Financial planning needs to be closely aligned to your business plan’s goals. We examine the best financial planning tips you can adopt and what tools you will need in order for successful financial and business planning, growth and increased profits.
There are four key components to why financial business planning is so important:
- Outlining the scope of your business
- Identifying potential funding problems
- Setting out your financial goals
- Measuring success.
Without clearly identifying and exploring these components your business will find it difficult to secure investment or funding from either a bank or an alternative lender.
Financial Planning Tips
By far the most important part of your business plan will be the financial planning section. You need to know what these financial tips mean as outlined by investopedia.com:
1. Have a Plan – Have a clear understanding of what you want your business to achieve and what the most important aspects of it are.

Provided material:
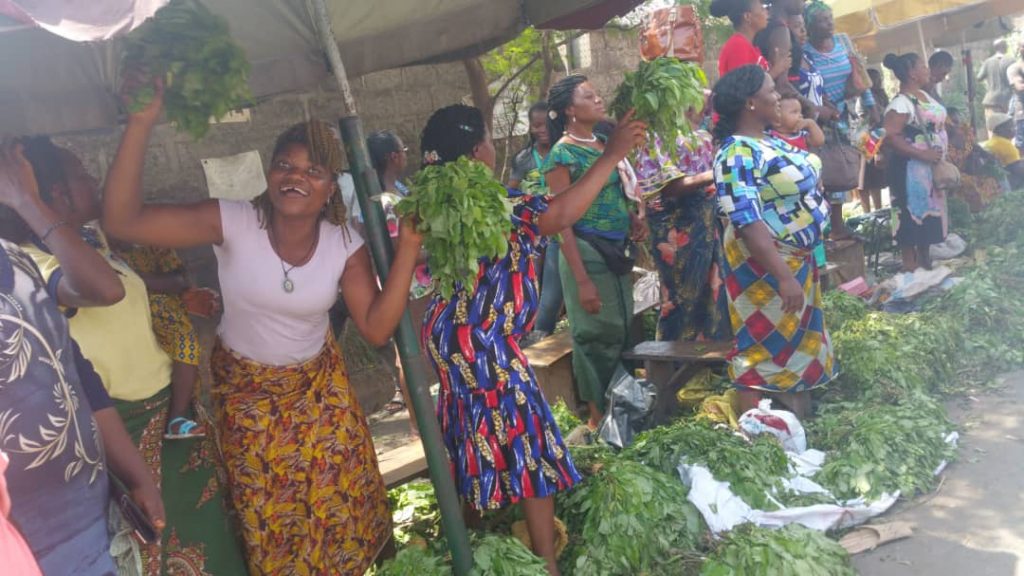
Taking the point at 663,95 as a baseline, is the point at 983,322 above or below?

Directives:
A – In the financial planning text, rewrite the paragraph that begins "Financial planning needs to be closely aligned" in fewer words, keeping its main points.
B – Pick up the financial planning text after its last line and write the next part.

The replies:
A – Financial planning should match the goals of your business plan. This piece covers the best financial planning tips to use and the tools you need for successful planning, growth, and higher profits.

B –
2. Business Goals vs Personal Goals – Your business goals might be at odds with your personal ones; growth and expansion means borrowing more, a polar opposite to your personal goals of saving. Calibrating a balance between the two isn’t always possible, but realising and understanding the need for business finance can counter that opposing force of personal wealth to work best for you, your family and your business.
3. Explore Borrowing Options – At some time you are going to need capital and/or investment. Seek out your options; secured loans/unsecured business loans, start-up finance, invoice finance, private equity funding, personal savings etc., as these will allow you to strategise your financial planning accordingly. If your business is scalable, allow for self-funding but if you need to look at external sources of finance, ensure you know what they are, where you can get them and how much they will cost you.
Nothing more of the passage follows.